What I've tried so far:
- Switched from a 750W Endorfy PSU to the current Corsair model—no changes.
- Before the 7900x3d, I had a Ryzen 7700 that experienced this issue much more often. It started infrequently but became more frequent over time. After about 6 months, it improved for a few months, then returned. I upgraded the CPU, which seemed to resolve the problem temporarily, but it's reappearing now. AMD provided a replacement (RMA), but that's not relevant at the moment.
- Updated the BIOS; it's not the latest version, but with the 7700 I had the newest BIOS without any impact.
- The only customization on my system is the RAM, which runs at 6200 MT/s with EXPO (the advertised speed). With the 7700, I tested it at 6000 MT/s because the 6200 wasn't stable.
- I've disassembled and reassembled the PC multiple times, making sure everything was installed carefully—no changes made.
- Now the situation is frustrating. I'm not sure what's wrong. The CPU was new, almost brand new, and I bought it in February this year. It hasn't been overclocked.
- My other suspicion was the motherboard, but why did the problem disappear after upgrading the CPU for months?
- My next guess is it's the GPU or possibly the RAM, but both seem to work under load. I haven't reinstalled Windows yet; my PC is about 16 months old, and before these issues started, only the RAM and GPU were changed (the GPU swap was from AMD RX 6800 to RX 7900xt using DDU. I've tried DDU three times already, with GPU-reseats but no effect).
Any suggestions or assistance would be greatly appreciated.
Are you certain the mobile isn't adjusting settings excessively?

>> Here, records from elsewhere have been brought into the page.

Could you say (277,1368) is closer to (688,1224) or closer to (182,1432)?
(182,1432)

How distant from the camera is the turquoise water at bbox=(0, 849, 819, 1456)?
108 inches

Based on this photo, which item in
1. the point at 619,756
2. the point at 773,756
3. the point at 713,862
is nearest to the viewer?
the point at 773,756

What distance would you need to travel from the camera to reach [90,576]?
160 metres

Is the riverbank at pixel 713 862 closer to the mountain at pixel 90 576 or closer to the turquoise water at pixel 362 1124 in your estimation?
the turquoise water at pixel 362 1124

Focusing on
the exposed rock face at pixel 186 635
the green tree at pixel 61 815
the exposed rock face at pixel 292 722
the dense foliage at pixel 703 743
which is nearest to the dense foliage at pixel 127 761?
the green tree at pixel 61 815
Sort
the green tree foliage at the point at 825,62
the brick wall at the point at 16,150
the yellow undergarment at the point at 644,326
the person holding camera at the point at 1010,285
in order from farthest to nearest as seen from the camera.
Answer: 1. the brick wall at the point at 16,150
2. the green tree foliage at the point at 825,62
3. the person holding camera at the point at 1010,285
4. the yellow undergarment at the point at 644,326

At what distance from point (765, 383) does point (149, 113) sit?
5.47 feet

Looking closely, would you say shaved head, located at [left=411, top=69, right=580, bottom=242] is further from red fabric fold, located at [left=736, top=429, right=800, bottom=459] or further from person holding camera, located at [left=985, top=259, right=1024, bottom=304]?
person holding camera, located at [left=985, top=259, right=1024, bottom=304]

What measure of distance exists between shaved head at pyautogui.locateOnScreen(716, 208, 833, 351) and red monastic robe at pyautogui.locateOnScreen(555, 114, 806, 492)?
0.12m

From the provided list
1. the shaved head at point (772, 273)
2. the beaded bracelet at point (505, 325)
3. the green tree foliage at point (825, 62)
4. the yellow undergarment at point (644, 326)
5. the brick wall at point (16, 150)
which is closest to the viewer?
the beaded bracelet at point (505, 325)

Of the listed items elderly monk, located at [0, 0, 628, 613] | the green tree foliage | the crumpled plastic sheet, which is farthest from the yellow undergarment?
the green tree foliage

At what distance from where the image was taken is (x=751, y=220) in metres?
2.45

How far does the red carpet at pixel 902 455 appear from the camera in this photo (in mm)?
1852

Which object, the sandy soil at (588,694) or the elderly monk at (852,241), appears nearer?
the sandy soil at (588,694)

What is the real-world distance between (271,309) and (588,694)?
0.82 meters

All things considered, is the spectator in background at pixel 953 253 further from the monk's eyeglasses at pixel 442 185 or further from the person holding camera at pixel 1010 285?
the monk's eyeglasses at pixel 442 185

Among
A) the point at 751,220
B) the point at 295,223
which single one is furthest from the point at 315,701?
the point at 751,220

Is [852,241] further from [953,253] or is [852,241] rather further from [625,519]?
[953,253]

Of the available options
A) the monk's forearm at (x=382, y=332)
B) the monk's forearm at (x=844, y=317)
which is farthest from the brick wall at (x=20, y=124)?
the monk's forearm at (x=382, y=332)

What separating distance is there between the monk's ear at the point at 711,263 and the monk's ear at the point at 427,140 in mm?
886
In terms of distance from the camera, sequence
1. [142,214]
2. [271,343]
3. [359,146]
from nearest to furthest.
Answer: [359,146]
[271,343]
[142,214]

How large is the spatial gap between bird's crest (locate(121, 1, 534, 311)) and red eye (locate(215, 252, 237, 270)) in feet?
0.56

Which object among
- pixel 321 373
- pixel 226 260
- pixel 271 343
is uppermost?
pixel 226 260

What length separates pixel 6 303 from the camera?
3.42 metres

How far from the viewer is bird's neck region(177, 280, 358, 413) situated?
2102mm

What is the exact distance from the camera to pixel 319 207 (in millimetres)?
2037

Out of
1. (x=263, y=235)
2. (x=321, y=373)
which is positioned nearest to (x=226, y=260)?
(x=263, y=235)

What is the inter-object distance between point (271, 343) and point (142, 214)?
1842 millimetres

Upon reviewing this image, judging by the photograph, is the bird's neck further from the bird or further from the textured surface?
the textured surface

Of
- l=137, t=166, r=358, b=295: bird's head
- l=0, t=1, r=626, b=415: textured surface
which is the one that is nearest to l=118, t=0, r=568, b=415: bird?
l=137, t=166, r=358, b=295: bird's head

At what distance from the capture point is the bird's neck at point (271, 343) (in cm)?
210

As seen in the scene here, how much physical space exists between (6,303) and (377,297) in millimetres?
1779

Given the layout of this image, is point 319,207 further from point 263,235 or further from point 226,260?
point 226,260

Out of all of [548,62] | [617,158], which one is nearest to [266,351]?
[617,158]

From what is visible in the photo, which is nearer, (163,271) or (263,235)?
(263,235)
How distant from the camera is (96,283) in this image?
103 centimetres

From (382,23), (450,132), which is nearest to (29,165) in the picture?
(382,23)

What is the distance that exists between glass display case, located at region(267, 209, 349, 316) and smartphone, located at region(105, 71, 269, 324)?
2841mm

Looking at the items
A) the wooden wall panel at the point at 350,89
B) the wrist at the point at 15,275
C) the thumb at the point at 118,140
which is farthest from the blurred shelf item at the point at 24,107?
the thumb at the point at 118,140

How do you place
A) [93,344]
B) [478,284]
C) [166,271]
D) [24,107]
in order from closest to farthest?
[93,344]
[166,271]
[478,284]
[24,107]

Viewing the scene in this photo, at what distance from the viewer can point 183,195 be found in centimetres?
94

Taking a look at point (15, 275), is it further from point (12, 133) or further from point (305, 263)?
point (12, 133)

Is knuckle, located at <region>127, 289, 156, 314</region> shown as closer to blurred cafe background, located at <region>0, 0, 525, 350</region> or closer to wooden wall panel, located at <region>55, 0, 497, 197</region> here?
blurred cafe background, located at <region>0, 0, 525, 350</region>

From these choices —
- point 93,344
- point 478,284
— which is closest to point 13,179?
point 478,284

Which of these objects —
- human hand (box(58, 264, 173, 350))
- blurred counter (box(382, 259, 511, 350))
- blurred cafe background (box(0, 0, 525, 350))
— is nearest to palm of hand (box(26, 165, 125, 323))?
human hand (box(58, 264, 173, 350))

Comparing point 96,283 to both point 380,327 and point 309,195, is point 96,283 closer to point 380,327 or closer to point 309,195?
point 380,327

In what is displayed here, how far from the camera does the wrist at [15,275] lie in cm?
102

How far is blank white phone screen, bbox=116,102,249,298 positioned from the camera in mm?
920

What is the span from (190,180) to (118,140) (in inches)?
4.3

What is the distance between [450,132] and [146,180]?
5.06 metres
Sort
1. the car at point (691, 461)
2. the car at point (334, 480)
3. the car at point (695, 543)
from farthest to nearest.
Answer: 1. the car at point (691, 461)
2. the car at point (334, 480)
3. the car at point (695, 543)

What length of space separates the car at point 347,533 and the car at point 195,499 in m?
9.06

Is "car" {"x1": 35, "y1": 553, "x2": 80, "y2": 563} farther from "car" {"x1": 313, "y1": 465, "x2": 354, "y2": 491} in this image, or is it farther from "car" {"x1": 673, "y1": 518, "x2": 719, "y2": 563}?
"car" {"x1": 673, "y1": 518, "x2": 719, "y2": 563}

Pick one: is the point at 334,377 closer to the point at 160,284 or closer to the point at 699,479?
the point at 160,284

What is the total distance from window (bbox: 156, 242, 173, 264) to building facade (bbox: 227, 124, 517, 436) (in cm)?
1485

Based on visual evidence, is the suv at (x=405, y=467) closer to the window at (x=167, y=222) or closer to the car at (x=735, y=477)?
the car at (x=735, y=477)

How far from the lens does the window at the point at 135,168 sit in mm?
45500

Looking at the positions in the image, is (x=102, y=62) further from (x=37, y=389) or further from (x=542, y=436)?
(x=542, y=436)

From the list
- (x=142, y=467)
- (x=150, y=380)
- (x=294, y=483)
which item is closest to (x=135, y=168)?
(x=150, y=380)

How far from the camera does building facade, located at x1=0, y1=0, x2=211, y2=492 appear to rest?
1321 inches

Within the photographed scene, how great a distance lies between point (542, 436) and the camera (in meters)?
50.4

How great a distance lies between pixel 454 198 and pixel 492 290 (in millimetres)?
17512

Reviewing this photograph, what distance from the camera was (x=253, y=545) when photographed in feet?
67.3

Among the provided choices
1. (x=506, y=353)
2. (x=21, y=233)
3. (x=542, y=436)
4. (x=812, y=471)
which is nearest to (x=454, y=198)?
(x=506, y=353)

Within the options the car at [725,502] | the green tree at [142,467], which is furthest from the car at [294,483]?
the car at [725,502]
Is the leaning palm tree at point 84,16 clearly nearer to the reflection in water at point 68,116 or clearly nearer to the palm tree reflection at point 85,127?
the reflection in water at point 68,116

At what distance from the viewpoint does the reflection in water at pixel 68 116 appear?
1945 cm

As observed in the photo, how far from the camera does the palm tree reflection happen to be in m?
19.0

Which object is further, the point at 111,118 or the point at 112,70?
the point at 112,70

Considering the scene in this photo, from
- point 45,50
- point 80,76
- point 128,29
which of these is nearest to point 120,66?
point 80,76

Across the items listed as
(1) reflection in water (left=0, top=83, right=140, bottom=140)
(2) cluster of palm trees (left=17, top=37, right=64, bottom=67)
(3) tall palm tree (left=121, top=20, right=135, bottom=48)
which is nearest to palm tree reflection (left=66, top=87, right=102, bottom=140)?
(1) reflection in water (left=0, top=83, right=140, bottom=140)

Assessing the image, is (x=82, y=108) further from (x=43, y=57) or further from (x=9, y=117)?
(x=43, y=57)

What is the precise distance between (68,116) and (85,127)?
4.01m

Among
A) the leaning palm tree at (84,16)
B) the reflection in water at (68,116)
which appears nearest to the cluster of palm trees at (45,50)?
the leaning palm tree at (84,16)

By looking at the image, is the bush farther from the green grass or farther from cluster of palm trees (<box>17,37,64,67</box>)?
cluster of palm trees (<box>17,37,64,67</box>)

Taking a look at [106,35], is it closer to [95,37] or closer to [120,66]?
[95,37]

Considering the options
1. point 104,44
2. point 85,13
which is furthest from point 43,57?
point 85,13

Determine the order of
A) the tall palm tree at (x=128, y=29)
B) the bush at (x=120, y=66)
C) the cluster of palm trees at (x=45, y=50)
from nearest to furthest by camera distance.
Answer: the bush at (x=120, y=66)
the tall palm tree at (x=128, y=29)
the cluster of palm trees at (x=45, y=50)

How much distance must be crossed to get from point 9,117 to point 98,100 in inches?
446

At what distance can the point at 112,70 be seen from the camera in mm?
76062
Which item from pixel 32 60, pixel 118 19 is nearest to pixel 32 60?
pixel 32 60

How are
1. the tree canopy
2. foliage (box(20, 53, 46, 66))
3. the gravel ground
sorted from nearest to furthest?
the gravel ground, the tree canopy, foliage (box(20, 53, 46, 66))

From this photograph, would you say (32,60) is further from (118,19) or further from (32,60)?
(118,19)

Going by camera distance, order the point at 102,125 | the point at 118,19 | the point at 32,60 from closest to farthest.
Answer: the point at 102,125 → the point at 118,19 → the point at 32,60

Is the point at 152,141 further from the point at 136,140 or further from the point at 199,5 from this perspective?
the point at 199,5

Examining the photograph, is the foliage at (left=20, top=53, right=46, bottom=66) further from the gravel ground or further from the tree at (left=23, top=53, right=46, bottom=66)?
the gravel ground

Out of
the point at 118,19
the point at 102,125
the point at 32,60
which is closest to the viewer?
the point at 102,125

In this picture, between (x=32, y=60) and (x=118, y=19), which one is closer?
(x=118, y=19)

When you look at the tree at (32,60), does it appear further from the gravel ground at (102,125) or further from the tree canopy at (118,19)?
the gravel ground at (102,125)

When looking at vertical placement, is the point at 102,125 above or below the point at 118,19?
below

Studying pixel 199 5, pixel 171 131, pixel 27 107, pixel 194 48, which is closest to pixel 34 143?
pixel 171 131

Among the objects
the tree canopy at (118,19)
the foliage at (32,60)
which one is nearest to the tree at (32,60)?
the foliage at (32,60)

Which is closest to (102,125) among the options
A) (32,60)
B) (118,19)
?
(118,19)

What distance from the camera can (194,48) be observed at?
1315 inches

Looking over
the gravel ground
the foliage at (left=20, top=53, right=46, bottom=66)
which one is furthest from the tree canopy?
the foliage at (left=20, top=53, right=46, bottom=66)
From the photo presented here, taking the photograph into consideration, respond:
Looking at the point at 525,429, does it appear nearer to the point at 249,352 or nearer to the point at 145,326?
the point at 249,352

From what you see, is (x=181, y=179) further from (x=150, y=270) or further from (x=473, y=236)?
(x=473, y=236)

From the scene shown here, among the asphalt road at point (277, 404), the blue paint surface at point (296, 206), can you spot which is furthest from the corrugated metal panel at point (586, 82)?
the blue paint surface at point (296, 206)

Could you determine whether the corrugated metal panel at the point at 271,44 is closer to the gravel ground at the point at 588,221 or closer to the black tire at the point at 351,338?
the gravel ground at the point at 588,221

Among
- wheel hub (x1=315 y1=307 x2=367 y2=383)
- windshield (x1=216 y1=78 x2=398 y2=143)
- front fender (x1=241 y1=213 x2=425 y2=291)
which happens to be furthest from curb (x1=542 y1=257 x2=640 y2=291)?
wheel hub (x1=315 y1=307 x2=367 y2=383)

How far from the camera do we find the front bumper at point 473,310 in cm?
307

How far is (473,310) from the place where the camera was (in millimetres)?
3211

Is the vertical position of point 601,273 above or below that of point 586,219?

This suggests the settings might be set to auto, and at low load voltages or amperage they become too high (since watts are low) and cause the system to fail. Alternatively, it could be the expo gradually wearing down the ram controller, which is integrated into the CPU.
I'm not sure if it's not pushing things too far. It's factory stock apart from the ram, but yeah maybe the ram settings are slowly killing the memory controller.
With the 7700 it seemed like a degradation issue, first crash was about after 6 months of use, then nothing for months, then by one year I had 1 crash/week.
Problem is I have no way of knowing if this is a degradation issue and I have no recourse but wait for it to get worse and then RMA the cpu. Then I can lower the memory speed with the next one.
It's also strange that after the crash the system would not post. I'm not sure what's going on there.
I have one update regarding the issue.
Recently, I received two to three driver updates for the GPU and encountered these driver timeout error messages. When did this happen? Exactly during idle time. It works fine under gaming loads, but if I leave the PC running for a few hours, I turn it back on and see the friendly error box from the AMD driver.
Based on this, I’m more inclined to think the GPU is the problem. It seems likely the GPU will need a replacement. Usually I’d wait for a driver fix, but with such a valuable GPU, it’s better to act now.